● **EXERCISE DETAILS**: Print, exactly as given, each line of the data from the line containing "Could you assess" up to and including its last line.

[Rows from a dataset]
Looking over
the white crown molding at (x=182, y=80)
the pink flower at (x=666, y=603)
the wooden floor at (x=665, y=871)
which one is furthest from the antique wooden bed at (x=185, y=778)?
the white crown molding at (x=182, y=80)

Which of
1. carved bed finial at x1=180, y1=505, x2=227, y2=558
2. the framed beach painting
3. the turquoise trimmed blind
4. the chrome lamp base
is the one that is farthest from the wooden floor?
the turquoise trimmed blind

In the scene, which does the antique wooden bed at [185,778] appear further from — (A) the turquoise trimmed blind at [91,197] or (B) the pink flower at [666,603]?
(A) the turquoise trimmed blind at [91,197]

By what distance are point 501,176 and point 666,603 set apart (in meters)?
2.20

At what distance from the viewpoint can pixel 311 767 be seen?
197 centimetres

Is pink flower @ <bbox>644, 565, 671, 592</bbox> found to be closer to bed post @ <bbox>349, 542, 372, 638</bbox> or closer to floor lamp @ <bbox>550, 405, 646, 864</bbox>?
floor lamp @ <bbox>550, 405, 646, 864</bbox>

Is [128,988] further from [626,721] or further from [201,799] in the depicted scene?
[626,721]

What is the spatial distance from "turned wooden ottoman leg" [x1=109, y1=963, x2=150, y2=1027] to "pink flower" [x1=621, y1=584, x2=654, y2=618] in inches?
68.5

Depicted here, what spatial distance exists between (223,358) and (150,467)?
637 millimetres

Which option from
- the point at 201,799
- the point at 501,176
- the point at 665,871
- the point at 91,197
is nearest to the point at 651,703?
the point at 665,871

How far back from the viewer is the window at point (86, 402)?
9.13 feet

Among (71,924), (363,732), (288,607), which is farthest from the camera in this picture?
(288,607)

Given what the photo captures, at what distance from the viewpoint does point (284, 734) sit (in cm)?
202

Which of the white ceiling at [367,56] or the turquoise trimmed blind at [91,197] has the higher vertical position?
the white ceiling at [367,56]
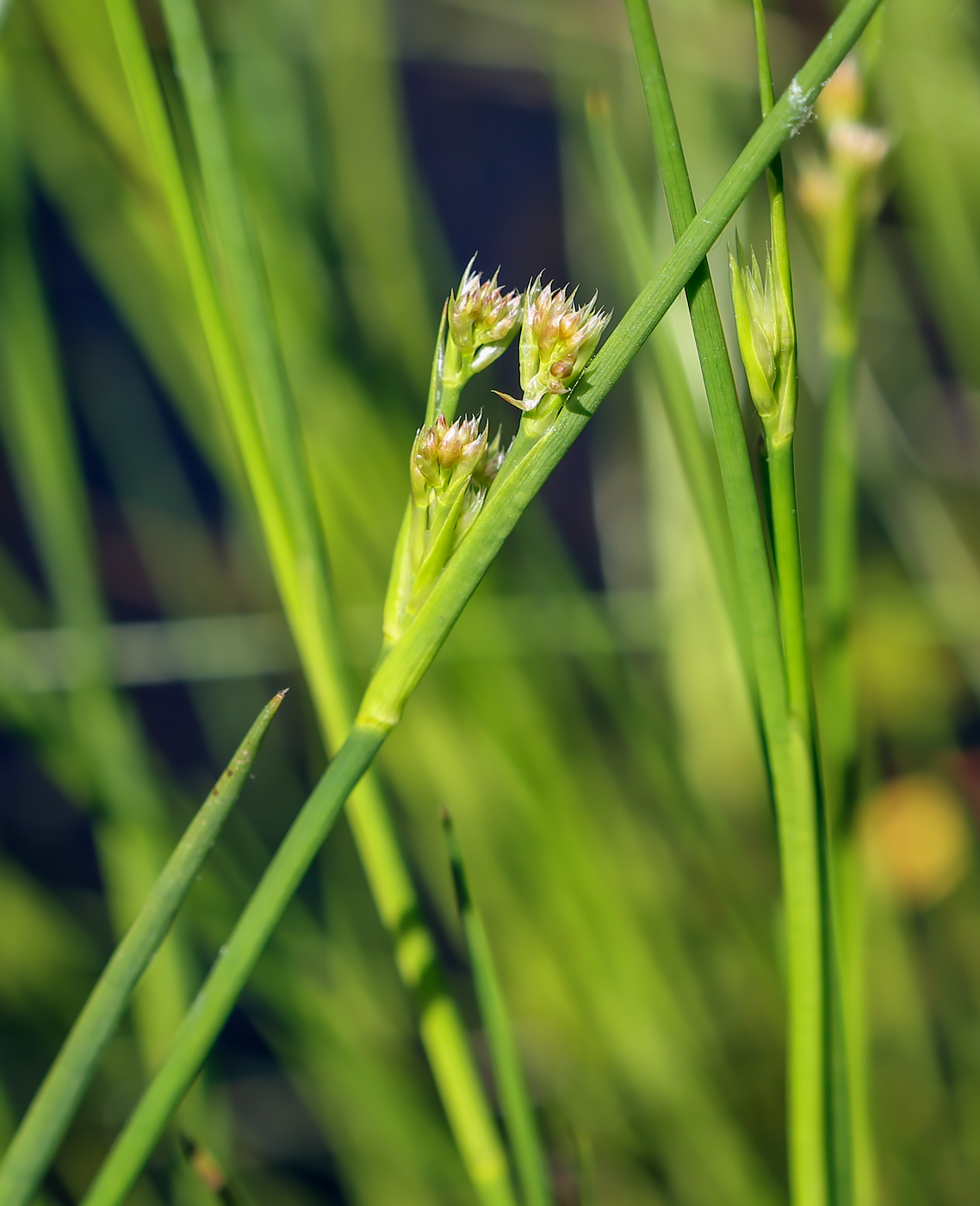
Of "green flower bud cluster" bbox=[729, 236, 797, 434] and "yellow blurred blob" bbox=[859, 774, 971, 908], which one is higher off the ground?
"yellow blurred blob" bbox=[859, 774, 971, 908]

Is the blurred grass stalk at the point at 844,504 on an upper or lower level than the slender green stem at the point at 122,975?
upper

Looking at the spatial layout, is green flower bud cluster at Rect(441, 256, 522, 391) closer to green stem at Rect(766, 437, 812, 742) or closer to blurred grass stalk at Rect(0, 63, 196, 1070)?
green stem at Rect(766, 437, 812, 742)

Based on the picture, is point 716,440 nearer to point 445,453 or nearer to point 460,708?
point 445,453

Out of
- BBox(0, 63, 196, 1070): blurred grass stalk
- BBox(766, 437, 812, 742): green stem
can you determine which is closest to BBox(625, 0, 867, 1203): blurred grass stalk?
BBox(766, 437, 812, 742): green stem

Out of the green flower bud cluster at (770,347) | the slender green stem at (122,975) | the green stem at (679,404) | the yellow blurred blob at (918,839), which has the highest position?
the yellow blurred blob at (918,839)

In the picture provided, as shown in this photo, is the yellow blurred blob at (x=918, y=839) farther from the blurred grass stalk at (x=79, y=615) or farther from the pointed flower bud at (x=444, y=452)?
the pointed flower bud at (x=444, y=452)

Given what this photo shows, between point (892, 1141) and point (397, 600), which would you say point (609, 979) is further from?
point (397, 600)

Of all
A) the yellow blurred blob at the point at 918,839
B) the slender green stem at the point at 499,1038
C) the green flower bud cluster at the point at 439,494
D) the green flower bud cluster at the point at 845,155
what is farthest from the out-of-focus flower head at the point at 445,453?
the yellow blurred blob at the point at 918,839

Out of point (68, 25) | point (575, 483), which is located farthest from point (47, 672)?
point (575, 483)
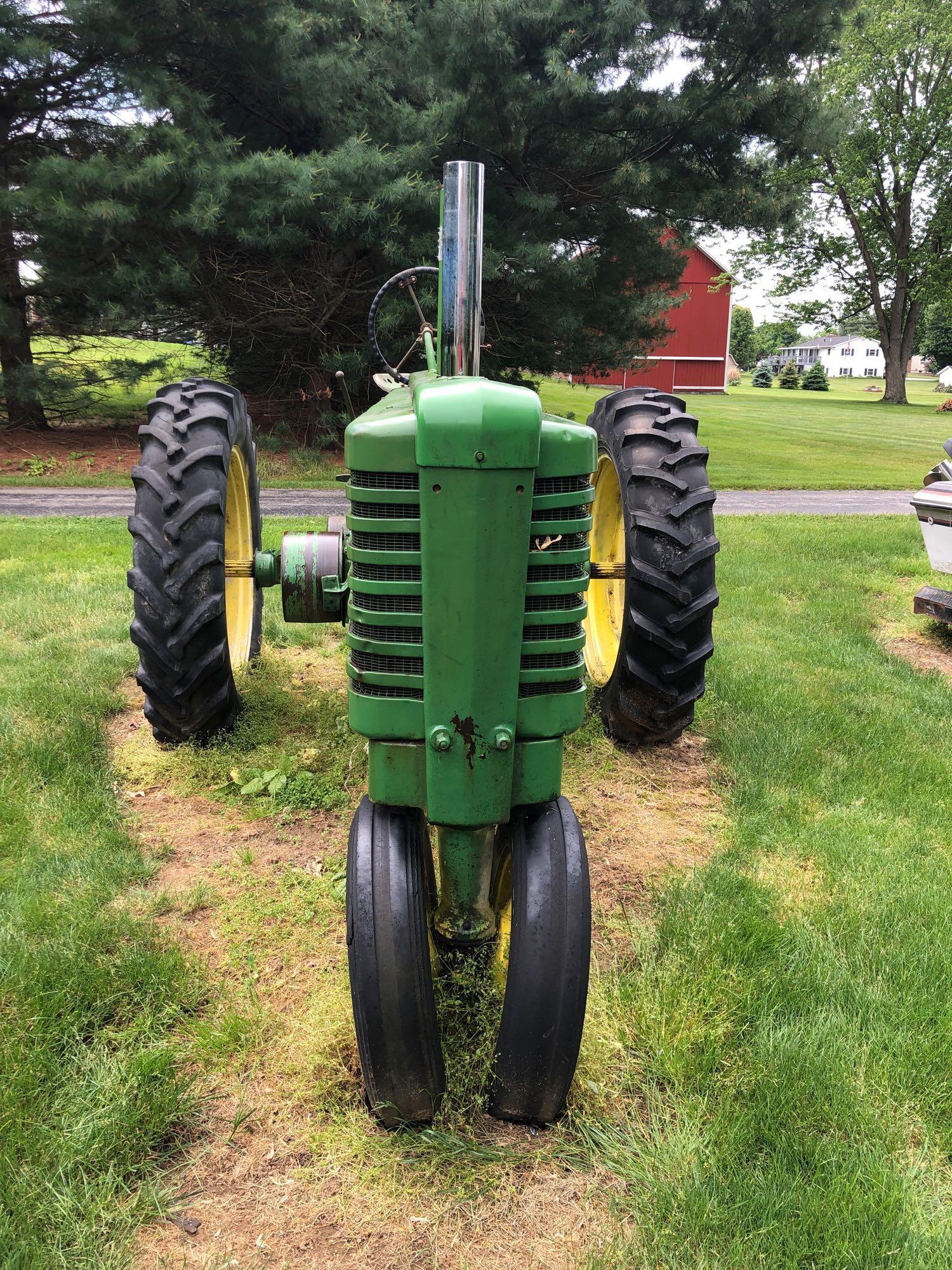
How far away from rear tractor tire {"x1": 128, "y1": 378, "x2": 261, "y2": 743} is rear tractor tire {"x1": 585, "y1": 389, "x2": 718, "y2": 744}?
1459mm

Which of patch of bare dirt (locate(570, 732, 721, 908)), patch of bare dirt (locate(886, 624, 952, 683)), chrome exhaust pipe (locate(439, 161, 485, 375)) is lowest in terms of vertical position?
patch of bare dirt (locate(886, 624, 952, 683))

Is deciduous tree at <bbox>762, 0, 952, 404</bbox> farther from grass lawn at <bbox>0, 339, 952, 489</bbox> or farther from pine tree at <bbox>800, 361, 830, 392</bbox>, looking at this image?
pine tree at <bbox>800, 361, 830, 392</bbox>

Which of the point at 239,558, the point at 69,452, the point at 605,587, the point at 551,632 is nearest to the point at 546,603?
the point at 551,632

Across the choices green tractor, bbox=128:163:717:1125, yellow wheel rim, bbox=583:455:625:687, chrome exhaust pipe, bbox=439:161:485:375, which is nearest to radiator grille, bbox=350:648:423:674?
green tractor, bbox=128:163:717:1125

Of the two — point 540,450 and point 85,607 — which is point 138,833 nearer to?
point 540,450

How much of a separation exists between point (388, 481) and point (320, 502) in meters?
9.18

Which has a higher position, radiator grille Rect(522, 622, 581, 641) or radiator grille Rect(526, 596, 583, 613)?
radiator grille Rect(526, 596, 583, 613)

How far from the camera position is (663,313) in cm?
1355

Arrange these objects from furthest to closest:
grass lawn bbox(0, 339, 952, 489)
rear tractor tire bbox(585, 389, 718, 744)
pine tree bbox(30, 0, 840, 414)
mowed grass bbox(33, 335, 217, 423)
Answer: grass lawn bbox(0, 339, 952, 489) → mowed grass bbox(33, 335, 217, 423) → pine tree bbox(30, 0, 840, 414) → rear tractor tire bbox(585, 389, 718, 744)

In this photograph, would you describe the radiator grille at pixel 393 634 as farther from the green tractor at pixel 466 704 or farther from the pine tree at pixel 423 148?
the pine tree at pixel 423 148

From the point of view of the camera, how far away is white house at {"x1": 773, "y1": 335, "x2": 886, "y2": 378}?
91.9m

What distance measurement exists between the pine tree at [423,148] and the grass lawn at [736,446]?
188 centimetres

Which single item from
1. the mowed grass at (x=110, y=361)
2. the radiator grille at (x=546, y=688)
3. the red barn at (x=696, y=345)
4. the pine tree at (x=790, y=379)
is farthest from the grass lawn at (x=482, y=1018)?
the pine tree at (x=790, y=379)

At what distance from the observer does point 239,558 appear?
14.5ft
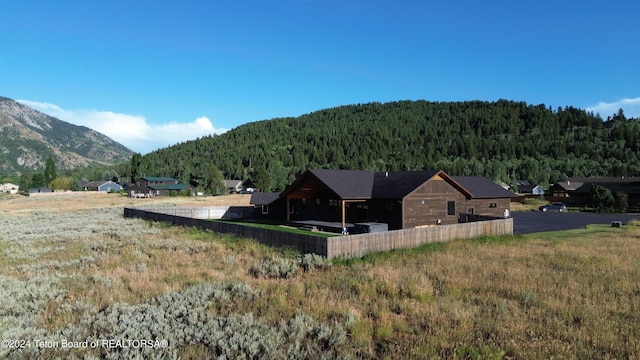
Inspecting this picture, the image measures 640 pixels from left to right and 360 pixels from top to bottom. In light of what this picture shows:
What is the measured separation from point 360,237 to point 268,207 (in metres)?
28.5

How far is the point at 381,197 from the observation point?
1282 inches

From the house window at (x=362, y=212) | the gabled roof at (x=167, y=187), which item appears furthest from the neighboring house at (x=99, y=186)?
the house window at (x=362, y=212)

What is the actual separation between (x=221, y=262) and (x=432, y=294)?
32.9 feet

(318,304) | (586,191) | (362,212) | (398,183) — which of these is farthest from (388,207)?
(586,191)

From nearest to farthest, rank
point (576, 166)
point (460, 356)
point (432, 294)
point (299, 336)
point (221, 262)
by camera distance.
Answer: point (460, 356)
point (299, 336)
point (432, 294)
point (221, 262)
point (576, 166)

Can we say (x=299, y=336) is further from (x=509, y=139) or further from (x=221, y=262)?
(x=509, y=139)

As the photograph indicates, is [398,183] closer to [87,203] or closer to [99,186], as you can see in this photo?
[87,203]

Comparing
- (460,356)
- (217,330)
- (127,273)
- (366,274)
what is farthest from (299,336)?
(127,273)

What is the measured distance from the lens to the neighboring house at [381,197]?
105ft

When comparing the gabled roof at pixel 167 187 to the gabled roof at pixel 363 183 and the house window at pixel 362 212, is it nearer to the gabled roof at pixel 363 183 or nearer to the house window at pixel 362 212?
the gabled roof at pixel 363 183

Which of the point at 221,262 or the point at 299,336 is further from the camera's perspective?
the point at 221,262

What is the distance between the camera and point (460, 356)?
336 inches

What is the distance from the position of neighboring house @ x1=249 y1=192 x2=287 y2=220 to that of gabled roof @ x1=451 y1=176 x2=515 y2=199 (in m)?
19.8

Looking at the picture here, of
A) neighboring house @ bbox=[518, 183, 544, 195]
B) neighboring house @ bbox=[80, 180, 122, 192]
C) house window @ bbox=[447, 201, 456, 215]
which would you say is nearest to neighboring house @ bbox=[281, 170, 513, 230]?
house window @ bbox=[447, 201, 456, 215]
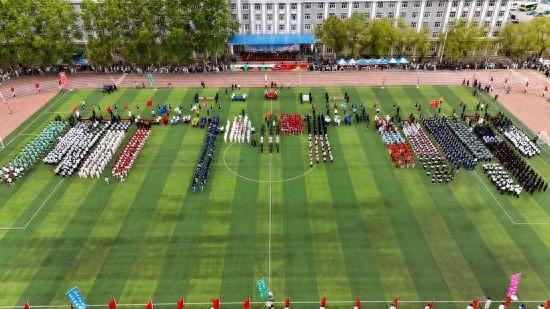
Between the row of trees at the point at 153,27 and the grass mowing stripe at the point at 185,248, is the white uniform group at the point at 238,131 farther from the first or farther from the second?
the row of trees at the point at 153,27

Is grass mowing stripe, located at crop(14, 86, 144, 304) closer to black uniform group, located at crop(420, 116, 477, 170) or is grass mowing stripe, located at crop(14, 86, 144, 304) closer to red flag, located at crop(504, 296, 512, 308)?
red flag, located at crop(504, 296, 512, 308)

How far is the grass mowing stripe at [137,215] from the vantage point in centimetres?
3597

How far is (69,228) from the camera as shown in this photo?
136ft

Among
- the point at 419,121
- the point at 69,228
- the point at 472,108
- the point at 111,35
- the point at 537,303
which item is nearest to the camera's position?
the point at 537,303

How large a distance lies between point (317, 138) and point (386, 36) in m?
38.3

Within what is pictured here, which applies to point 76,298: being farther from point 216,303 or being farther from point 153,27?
point 153,27

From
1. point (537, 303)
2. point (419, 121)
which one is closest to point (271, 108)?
point (419, 121)

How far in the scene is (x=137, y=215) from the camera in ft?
142

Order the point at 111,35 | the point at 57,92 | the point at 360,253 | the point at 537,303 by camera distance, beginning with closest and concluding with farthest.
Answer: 1. the point at 537,303
2. the point at 360,253
3. the point at 57,92
4. the point at 111,35

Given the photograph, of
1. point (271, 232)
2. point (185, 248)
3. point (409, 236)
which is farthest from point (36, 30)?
point (409, 236)

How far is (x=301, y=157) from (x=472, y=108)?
104ft

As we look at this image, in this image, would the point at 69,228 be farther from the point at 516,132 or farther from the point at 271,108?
the point at 516,132

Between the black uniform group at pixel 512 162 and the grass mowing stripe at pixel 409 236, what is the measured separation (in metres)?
11.6

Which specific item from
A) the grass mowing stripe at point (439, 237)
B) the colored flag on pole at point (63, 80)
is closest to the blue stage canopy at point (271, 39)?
the colored flag on pole at point (63, 80)
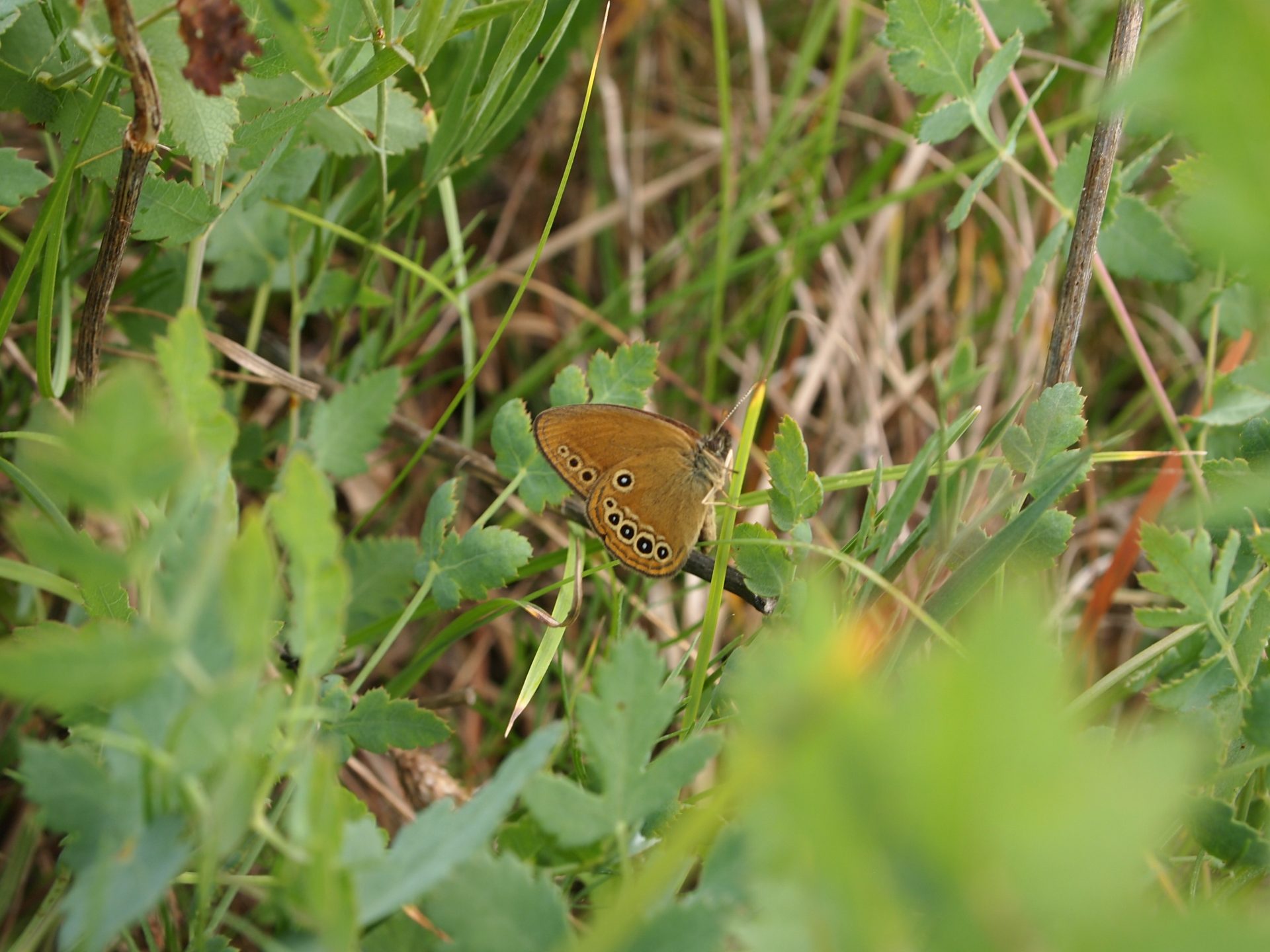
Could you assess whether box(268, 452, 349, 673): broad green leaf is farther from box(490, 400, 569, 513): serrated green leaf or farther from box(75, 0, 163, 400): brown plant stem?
box(490, 400, 569, 513): serrated green leaf

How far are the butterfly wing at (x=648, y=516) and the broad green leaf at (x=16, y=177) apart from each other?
0.81 m

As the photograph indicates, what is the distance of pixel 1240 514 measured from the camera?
4.07 ft

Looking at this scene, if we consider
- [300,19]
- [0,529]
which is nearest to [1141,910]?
[300,19]

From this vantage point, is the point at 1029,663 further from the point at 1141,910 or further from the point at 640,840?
the point at 640,840

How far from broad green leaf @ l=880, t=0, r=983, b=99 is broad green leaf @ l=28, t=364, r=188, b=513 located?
118cm

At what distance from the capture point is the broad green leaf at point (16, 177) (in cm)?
106

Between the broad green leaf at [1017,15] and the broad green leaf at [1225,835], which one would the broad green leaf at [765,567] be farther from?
the broad green leaf at [1017,15]

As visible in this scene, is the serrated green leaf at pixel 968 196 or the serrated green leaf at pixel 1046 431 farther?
the serrated green leaf at pixel 968 196

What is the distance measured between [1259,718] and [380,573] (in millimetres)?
1184

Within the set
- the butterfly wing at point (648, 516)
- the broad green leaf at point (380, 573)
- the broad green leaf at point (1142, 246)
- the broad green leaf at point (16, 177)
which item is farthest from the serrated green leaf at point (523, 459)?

● **ANSWER TO THIS EXERCISE**:
Could you assess whether box(268, 452, 349, 673): broad green leaf is farther from box(490, 400, 569, 513): serrated green leaf or farther from box(75, 0, 163, 400): brown plant stem?
box(490, 400, 569, 513): serrated green leaf

How far are the butterfly wing at (x=648, y=516) and the broad green leaf at (x=16, y=177) apart from each other?
0.81 m

As the photograph indicates, what is the distance of pixel 1240 514 measured from the camera?
4.07 ft

Looking at this scene, if we consider
- [300,19]
- [0,529]
which is nearest to [1141,910]?
[300,19]

From this vantage point, is the point at 1029,663 further from the point at 1141,910 or further from the point at 640,840?
the point at 640,840

How far from broad green leaf @ l=880, t=0, r=983, b=99 is broad green leaf @ l=28, t=364, r=188, b=513 located?
118cm

At what distance from the capture point is the broad green leaf at point (16, 177) (in cm)?
106

Between the broad green leaf at [1017,15] and the broad green leaf at [1225,835], which one would the broad green leaf at [765,567] be farther from?
the broad green leaf at [1017,15]

As visible in this scene, is the serrated green leaf at pixel 968 196 or the serrated green leaf at pixel 1046 431 farther?
the serrated green leaf at pixel 968 196

What is the distance measured between [1259,718] and [380,573] (in millimetres)?
1184

Within the set
- the butterfly wing at point (648, 516)
- the broad green leaf at point (380, 573)
- the broad green leaf at point (1142, 246)
- the broad green leaf at point (16, 177)
which item is farthest from the serrated green leaf at point (523, 459)?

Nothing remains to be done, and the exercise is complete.